Collected data was then processed in batches of circa 2,000 words to fit GPT-3 limits using the following prompt: “Find the most common and prominent topics covered in the {text}. For each topic that you find print the number of occurrences of this topic.” Here, {text} represents a block of reactions. Identified topics were then merged using GPT-3, resulting in 18 major topics. Finally, the reactions were mapped back to the topics following prompt engineering best practices (abridged):

  • goal = “match review to the best fitting review topic from a list of topics”

  • steps = “1. Break the list of reviews onto separate reviews; 2. For each review find two best matching review topics from the list of review topics separated by the ‘;’ sign; 3. When there are no well-matching topics, assume that the topic is ‘Other’; 4. Print the review followed by the best matching topics”

  • actAs = “a classifier assigning a class label to a data input”

  • format = “a table with reviews in the first column …”

  • prompt = “Your goal is to {goal}, acting as {actAs}. To achieve this, take a systematic approach by: {steps}. Present your response in markdown format, following the structure: {format}. The list of review topics are as follows: {topics_str}”.

  • The list of reviews is as follows: {text}

For comparison, we used identical set of reactions to extract their topic with LDA. Data was pre-processed following the best practices of topic modeling: stop word removal, bigram tokenization, and lemmatization. Then, LDA topic modeling was completed for the number of topics varying from 5 to 25. A 13-topic solution was selected for its best interpretability.

3 Results

Table 1 presents LLM topics, together with validation outcomes. The quality of topic modeling was validated by bilingual expert on a stratified random sample consisting of 360 reactions (20 per topic). The overall accuracy of topic modeling, as conducted by LLM, was found to be 97.7%. The most important reason for the high accuracy is improved recognition of short texts. Note that 30% of reviews were classified into “Other” category and were not rated. In a similar way, we performed validation of LDA topics (Table 2).
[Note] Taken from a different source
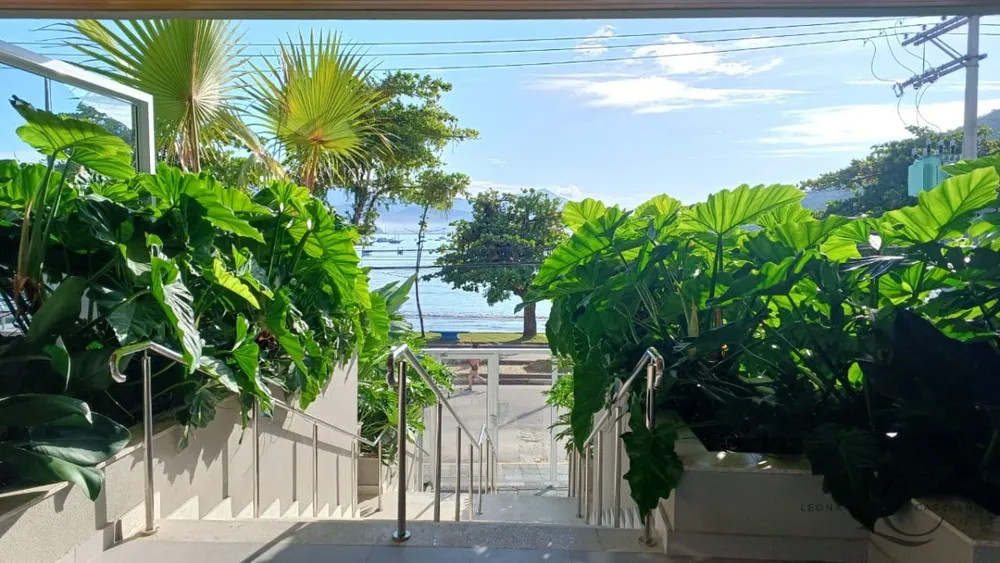 Apartamento, 3 quartos, 254 m² - Foto 9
For each document, LDA returns a mix of topics; we validated the topic with the highest probability and only this probability exceeded 0.5. One can interpret this decision as assigning documents not related to any high probability topic to the category “Other” (42% of dataset) and removing them from validation process. Overall accuracy of topic assignment was 58%.

Table 1. Topic validation outcomes, LLM.
Table 2. Topic validation accuracy, LDA.

4 Discussion

Given that the social media reactions tend to be short, it is not surprising that LDA topic modeling accuracy was moderate (58%); in comparison, LLM accuracy was excellent (98%). Meanwhile, even though LDA performance in terms of assigning the documents to specific topics was unimpressive, the overall set of topics is similar between LDA and LLM. It includes themes related to Chinese culture, crafts, beauty of living with nature, pets, and variations of expressions of praise towards the influencer. Note that LLM derived topics are much more specific, easy to comprehend, and did not require tedious interpretation process.

To our best knowledge, this is the first attempt to use LLM in tourism domain, a much wider effort is needed to make solid conclusions about the best practices and limitations of the methodology. The field of prompt engineering has existed for only one year. However, in our view application of LLM to topic modeling in tourism domain seems to have a very high potential. Our next plans are exploration of LLM capabilities in analysis of textual and pictorial tourism data with goals of understanding limitations and formulation of the best practices.